STATED TASK: Convert the material below into a JSON list of strings, with each line as its own string and blank lines omitted.

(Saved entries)
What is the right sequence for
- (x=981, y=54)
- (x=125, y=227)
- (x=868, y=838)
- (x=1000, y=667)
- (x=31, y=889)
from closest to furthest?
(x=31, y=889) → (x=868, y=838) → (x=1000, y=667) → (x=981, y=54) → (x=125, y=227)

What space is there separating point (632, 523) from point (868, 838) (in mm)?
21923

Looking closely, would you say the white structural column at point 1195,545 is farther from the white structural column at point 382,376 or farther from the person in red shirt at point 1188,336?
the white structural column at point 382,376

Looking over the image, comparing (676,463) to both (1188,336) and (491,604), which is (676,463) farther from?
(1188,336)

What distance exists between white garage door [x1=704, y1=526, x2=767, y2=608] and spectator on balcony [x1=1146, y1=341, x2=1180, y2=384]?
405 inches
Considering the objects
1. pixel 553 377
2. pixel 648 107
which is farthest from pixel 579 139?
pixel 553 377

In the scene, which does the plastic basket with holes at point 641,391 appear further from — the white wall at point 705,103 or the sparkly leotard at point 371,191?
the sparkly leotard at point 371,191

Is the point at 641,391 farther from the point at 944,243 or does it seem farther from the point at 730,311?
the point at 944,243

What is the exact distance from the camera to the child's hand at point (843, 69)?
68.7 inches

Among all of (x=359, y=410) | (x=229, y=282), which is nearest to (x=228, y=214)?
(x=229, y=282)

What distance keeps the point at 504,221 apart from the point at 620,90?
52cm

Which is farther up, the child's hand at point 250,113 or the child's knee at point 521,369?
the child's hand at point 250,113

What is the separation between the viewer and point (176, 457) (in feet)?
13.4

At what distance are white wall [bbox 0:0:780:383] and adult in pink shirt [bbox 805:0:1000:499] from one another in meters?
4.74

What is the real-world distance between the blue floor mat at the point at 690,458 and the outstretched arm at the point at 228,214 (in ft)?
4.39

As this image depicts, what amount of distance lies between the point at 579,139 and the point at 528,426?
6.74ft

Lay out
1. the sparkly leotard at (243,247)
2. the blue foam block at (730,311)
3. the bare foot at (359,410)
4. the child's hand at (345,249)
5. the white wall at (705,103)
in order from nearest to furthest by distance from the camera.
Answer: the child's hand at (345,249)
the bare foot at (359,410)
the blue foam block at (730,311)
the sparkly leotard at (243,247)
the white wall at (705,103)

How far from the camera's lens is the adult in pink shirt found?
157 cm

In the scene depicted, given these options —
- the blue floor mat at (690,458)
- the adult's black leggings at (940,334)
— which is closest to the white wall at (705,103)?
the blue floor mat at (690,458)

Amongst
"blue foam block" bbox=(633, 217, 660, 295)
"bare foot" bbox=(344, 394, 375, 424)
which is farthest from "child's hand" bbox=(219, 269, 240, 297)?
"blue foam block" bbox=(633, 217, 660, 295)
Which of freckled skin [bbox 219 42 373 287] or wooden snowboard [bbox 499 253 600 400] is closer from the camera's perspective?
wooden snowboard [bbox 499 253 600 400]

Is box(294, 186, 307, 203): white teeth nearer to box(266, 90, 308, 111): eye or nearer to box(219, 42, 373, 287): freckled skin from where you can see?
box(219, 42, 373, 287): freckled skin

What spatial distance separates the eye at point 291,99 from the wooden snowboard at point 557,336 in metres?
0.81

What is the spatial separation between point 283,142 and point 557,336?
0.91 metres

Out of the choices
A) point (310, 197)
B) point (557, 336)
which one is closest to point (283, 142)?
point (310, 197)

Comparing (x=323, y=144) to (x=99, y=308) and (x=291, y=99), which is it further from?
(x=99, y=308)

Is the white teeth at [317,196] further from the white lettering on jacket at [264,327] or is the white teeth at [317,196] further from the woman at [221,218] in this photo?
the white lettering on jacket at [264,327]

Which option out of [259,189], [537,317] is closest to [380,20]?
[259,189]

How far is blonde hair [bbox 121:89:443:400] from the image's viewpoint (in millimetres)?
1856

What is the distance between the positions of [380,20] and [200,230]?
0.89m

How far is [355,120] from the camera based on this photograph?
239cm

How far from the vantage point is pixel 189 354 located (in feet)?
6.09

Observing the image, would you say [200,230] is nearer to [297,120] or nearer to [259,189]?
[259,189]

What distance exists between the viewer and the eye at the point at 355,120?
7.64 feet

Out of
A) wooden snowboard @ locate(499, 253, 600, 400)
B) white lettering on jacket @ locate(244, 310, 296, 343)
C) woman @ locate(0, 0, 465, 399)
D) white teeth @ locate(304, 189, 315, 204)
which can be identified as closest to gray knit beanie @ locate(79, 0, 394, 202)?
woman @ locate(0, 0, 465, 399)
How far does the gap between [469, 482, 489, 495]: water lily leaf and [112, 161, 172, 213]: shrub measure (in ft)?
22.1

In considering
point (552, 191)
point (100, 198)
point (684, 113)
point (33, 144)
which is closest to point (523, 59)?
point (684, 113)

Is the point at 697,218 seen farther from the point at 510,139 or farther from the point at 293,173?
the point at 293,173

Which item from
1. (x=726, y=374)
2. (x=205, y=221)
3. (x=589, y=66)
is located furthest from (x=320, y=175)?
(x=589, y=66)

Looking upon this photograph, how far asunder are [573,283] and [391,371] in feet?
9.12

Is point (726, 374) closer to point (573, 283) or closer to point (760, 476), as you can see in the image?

FULL RESPONSE:
[
  "What is the right sequence for",
  "- (x=981, y=54)",
  "- (x=125, y=227)",
  "- (x=868, y=838)",
  "- (x=1000, y=667)",
  "- (x=31, y=889)",
  "from closest to furthest?",
  "(x=31, y=889) → (x=868, y=838) → (x=1000, y=667) → (x=981, y=54) → (x=125, y=227)",
  "What space is there separating point (632, 523) from point (868, 838) (in mm)?",
  "21923",
  "Looking closely, would you say the white structural column at point 1195,545 is farther from the white structural column at point 382,376 or farther from the person in red shirt at point 1188,336?",
  "the white structural column at point 382,376",
  "Looking over the image, comparing (676,463) to both (1188,336) and (491,604), which is (676,463) farther from?",
  "(1188,336)",
  "What distance exists between white garage door [x1=704, y1=526, x2=767, y2=608] and spectator on balcony [x1=1146, y1=341, x2=1180, y2=384]?",
  "405 inches",
  "Considering the objects",
  "1. pixel 553 377",
  "2. pixel 648 107",
  "which is farthest from pixel 579 139?",
  "pixel 553 377",
  "In the scene, which does the plastic basket with holes at point 641,391 appear further from — the white wall at point 705,103 or the sparkly leotard at point 371,191?",
  "the sparkly leotard at point 371,191",
  "Is the point at 641,391 farther from the point at 944,243 or does it seem farther from the point at 730,311?",
  "the point at 944,243",
  "What is the exact distance from the camera to the child's hand at point (843, 69)?",
  "68.7 inches",
  "Among all of (x=359, y=410) | (x=229, y=282), which is nearest to (x=228, y=214)?",
  "(x=229, y=282)",
  "What distance keeps the point at 504,221 apart from the point at 620,90?",
  "52cm",
  "Which is farther up, the child's hand at point 250,113 or the child's knee at point 521,369?",
  "the child's hand at point 250,113",
  "What is the separation between the viewer and point (176, 457) (in feet)?",
  "13.4",
  "At what distance are white wall [bbox 0:0:780:383] and adult in pink shirt [bbox 805:0:1000:499] from one another in meters?",
  "4.74",
  "What is the real-world distance between the blue floor mat at the point at 690,458 and the outstretched arm at the point at 228,214 (in ft)?",
  "4.39",
  "As this image depicts, what amount of distance lies between the point at 579,139 and the point at 528,426?",
  "6.74ft",
  "Lay out",
  "1. the sparkly leotard at (243,247)",
  "2. the blue foam block at (730,311)",
  "3. the bare foot at (359,410)",
  "4. the child's hand at (345,249)",
  "5. the white wall at (705,103)",
  "in order from nearest to furthest by distance from the camera.",
  "Answer: the child's hand at (345,249)",
  "the bare foot at (359,410)",
  "the blue foam block at (730,311)",
  "the sparkly leotard at (243,247)",
  "the white wall at (705,103)",
  "How far from the camera's lens is the adult in pink shirt found?",
  "157 cm",
  "In the scene depicted, given these options —",
  "- the blue floor mat at (690,458)",
  "- the adult's black leggings at (940,334)",
  "— which is closest to the white wall at (705,103)?",
  "the blue floor mat at (690,458)",
  "Amongst",
  "\"blue foam block\" bbox=(633, 217, 660, 295)",
  "\"bare foot\" bbox=(344, 394, 375, 424)",
  "which is farthest from \"child's hand\" bbox=(219, 269, 240, 297)?",
  "\"blue foam block\" bbox=(633, 217, 660, 295)",
  "Which of freckled skin [bbox 219 42 373 287] or wooden snowboard [bbox 499 253 600 400] is closer from the camera's perspective?",
  "wooden snowboard [bbox 499 253 600 400]",
  "Is box(294, 186, 307, 203): white teeth nearer to box(266, 90, 308, 111): eye or nearer to box(219, 42, 373, 287): freckled skin from where you can see?",
  "box(219, 42, 373, 287): freckled skin",
  "What spatial distance separates the eye at point 291,99 from the wooden snowboard at point 557,336 in metres?",
  "0.81",
  "What is the spatial separation between point 283,142 and point 557,336?",
  "0.91 metres",
  "Out of the choices",
  "A) point (310, 197)",
  "B) point (557, 336)",
  "which one is closest to point (283, 142)?",
  "point (310, 197)",
  "Comparing (x=323, y=144) to (x=99, y=308) and (x=291, y=99), which is it further from?",
  "(x=99, y=308)",
  "Is the white teeth at [317,196] further from the white lettering on jacket at [264,327] or is the white teeth at [317,196] further from the woman at [221,218] in this photo?",
  "the white lettering on jacket at [264,327]",
  "Which option out of [259,189], [537,317] is closest to [380,20]?",
  "[259,189]",
  "How far is blonde hair [bbox 121:89:443:400] from the image's viewpoint (in millimetres)?",
  "1856",
  "What is the distance between the positions of [380,20] and [200,230]?",
  "0.89m",
  "How far is [355,120] from the camera based on this photograph?",
  "239cm",
  "How far from the vantage point is pixel 189 354 located (in feet)?",
  "6.09",
  "Observing the image, would you say [200,230] is nearer to [297,120] or nearer to [259,189]?",
  "[259,189]",
  "What distance exists between the viewer and the eye at the point at 355,120?",
  "7.64 feet",
  "Out of",
  "A) wooden snowboard @ locate(499, 253, 600, 400)",
  "B) white lettering on jacket @ locate(244, 310, 296, 343)",
  "C) woman @ locate(0, 0, 465, 399)",
  "D) white teeth @ locate(304, 189, 315, 204)",
  "which can be identified as closest to gray knit beanie @ locate(79, 0, 394, 202)?",
  "woman @ locate(0, 0, 465, 399)",
  "How far does the gap between [469, 482, 489, 495]: water lily leaf and [112, 161, 172, 213]: shrub measure (in ft)?",
  "22.1",
  "In considering",
  "point (552, 191)",
  "point (100, 198)",
  "point (684, 113)",
  "point (33, 144)",
  "which is closest to point (523, 59)?",
  "point (684, 113)",
  "Is the point at 697,218 seen farther from the point at 510,139 or farther from the point at 293,173?",
  "the point at 293,173",
  "Which item from",
  "1. (x=726, y=374)",
  "2. (x=205, y=221)",
  "3. (x=589, y=66)",
  "is located furthest from (x=320, y=175)?",
  "(x=589, y=66)",
  "Looking upon this photograph, how far asunder are [573,283] and [391,371] in feet?",
  "9.12",
  "Is point (726, 374) closer to point (573, 283) or closer to point (760, 476), as you can see in the image?"
]